19 april 2024

Verst verwijderde quasar met ALMA ontdekt

Artistieke impressie van de quasar J0313–1806. Credit: NOIRLab/NSF/AURA/J. da Silva

Sterrenkundigen hebben met behulp van de Atacama Large Millimeter/submillimeter Array (ALMA)-telescoop in Chili een quasar ontdekt die de nieuwe recordhouder in afstand is, zo werd vandaag bekend gemaakt op de 237e bijeenkomst van de American Astronomical Society. Het gaat om de quasar J0313-1806, die meer dan 13 miljard lichtjaar van ons vandaan staat en die in z’n kern een superzwaar zwart gat bevat dat 1,6 miljard keer zo zwaar is als de zon. De lichtkracht van J0313-1806 is maar liefst duizend keer zo groot als de lichtkracht van het Melkwegstelsel. J0313-1806 bestond al toen het heelal nog maar 670 miljoen jaar oud was en dat levert gelijk al een groot probleem op voor de sterrenkundigen: hoe kon een quasar met zo’n superzwaar zwart gat zo kort na de oerknal al bestaan? Met de ontdekking van J0313-1806, welke bevestigd is door andere waarnemingen gedaan met de 6,5-meter Magellan Baade telescoop, de Gemini North én South telescopen, kunnen feitelijk twee hypotheses hoe superzware zwarte gaten ontstaan in de prullenbak.
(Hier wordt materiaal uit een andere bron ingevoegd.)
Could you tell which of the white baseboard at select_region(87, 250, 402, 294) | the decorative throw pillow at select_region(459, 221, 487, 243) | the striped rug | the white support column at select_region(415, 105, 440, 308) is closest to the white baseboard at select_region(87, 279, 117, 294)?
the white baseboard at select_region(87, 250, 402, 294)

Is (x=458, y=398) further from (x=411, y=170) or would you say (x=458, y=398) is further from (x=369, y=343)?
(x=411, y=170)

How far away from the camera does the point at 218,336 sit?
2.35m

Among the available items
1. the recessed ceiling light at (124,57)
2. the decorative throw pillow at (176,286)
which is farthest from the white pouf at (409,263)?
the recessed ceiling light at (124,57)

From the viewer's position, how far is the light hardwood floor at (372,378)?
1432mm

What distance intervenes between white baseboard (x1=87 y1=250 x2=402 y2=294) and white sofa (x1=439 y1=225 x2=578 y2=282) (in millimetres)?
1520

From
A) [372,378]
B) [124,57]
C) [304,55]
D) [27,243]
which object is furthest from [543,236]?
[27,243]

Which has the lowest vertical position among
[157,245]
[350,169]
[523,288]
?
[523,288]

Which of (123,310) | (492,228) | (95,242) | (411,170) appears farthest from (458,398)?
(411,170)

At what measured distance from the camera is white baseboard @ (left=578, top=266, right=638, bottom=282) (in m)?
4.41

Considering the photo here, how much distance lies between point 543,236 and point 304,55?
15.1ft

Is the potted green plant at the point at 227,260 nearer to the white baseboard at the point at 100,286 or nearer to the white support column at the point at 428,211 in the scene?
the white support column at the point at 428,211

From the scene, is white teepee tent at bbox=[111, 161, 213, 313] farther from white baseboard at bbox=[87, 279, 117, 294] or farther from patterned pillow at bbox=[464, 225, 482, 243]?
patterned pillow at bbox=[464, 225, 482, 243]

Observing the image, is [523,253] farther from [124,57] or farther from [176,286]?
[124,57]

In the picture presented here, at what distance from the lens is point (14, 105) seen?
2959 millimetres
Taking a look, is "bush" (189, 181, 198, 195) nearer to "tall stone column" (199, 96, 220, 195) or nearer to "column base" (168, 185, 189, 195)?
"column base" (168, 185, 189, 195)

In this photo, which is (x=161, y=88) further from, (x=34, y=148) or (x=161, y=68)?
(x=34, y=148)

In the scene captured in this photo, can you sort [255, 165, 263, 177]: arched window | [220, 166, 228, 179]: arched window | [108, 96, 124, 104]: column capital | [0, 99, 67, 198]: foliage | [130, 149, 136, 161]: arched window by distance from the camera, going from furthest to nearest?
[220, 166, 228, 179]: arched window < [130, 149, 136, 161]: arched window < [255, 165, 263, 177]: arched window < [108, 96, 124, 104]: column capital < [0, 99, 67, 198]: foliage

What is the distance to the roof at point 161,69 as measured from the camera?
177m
De ene hypothese zegt dat ze ontstaan als er een reeks zware sterren is die als supernovae exploderen en die vervolgens zwarte gaten vormen, die daarna samensmelten tot een superzwaar zwart gat. De andere hypothese wordt gesteld dat er een zware cluster van sterren is die ineenkrimpt tot een superzwaar zwart gat. Beide hypothesen hebben een veel langere tijd nodig om tot het onstaan van zo’n superzwaar zwart gat te komen als de feitelijke tijd die J0313-1806 nodig had om te groeien. Eén hypothese is overeind gebleven, namelijk dat zwarte gaten tot enorme proporties kunnen groeien als enorme hoeveelheden van oer-waterstof, afkomstig van de oerknal, aangetrokken worden door een ‘seed black hole’.

Gelabelde versie van de afbeelding van J0313-1806. Credit: NOIRLab/NSF/AURA/J. da Silva

Quasar J0313-1806 is eigenlijk een sterrenstelsel, maar door de enorme afstand en door het feit dat het actieve zwarte gat het omringende sterrenstelsel overstraald zien we het stelsel niet. De waarnemingen met ALMA laten zien dat het stelsel een snelheid van stervorming heeft die 200 keer zo groot is als die van het Melkwegstelsel. Ook blijkt J0313-1806 een veelvraat te zijn: jaarlijks valt er zo’n 25 zonsmassa in het zwarte gat, zodat z’n omvang blijft toenemen. Toch is dat ook het begin van z’n einde, want  door die vreetbui spuwt het zwarte gat grote hoeveelheden geïoniseerd gas weg en dat zorgt er voor dat ‘ie z’n nabije omgeving helemaal leeg veegt, een proces dat quenching wordt genoemd. Dat zal er uiteindelijk voor zorgen dat de stervorming in het stelsel stopt en dat het zwarte gat minder voedsel zal krijgen. Bron: Eurekalert.